其祠,必作歌樂鼓舞以樂諸神。屈原放逐,竄伏其域,懐憂苦毒,愁思沸鬱。
出見俗人祭祀之禮,歌舞の樂,其詞鄙陋。因為作九歌之曲,上陳事神之敬,
下見己之冤結,託之以風諌。故其文意不同,章句雑錯,而廣意義焉。
九歌は、屈原が作ったものである。
昔、楚国の郢都の南方、?水と湘水の間にある邑は、その風俗として霊魂を信じて祠を建てるのを好んでいた。
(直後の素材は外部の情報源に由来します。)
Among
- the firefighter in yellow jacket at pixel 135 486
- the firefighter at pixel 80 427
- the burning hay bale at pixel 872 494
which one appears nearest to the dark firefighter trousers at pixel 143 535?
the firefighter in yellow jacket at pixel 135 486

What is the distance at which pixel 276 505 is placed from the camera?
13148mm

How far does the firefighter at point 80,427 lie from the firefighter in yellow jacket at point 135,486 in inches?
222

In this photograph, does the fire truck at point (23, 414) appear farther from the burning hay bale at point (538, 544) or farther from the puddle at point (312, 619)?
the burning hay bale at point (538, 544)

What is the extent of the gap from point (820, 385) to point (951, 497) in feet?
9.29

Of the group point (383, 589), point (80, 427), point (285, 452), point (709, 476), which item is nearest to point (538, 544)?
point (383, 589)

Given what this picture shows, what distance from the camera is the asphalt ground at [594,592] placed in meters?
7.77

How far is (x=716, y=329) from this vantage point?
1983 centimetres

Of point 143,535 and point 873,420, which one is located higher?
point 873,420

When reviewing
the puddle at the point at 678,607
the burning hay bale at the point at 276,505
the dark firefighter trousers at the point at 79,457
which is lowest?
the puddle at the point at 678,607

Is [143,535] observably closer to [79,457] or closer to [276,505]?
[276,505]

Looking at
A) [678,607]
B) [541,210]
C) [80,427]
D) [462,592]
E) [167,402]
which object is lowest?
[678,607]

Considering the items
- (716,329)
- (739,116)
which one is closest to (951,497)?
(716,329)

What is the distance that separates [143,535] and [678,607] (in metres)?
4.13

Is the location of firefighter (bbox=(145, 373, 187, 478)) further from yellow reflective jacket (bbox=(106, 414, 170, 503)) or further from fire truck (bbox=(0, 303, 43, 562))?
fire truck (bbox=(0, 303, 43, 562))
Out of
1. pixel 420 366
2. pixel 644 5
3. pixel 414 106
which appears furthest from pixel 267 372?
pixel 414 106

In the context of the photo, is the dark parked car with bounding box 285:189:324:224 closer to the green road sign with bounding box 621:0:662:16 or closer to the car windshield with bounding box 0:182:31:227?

その祠は、必ず歌楽と鼓舞を伴い、それをもって諸々の神を楽しませていた。
屈原が放逐された時、この地域に逃れて隠れ、
憂いを抱いて気の毒に苦しみ、悲しい物思いはいつまでも沸き起こっていた。
ようやく外に出て周りを見れば、民衆の祭祀の体裁、歌舞の音楽、祝詞は野蛮である。
そのために九歌の曲を作り、上は神に仕えて敬う旨を陳べ、下は自己の無実の恨みを含み、
これを風説に託して諫言とした。そのために九歌の文はごちゃごちゃしていて、章句はさまざまで、
さまざまな解釈の余地があるのである。
後漢・王逸『楚辞章句』
読み取れること:
もともと原型となる祭祀の歌があり、何らかの手が加えられて成立した
『楚辞賞句』でも、また一般的にも九歌の作者は屈原とされているが、
実はそれを証明する根拠はなく、伝説の域を越えない。
屈原は古い楚の文化の象徴であり、シャーマニズムによって信仰されていた諸「水神」を代表する形で、
九歌等の楚辞に収められた歌謡の作者として個人名が当てはめられたのではないか。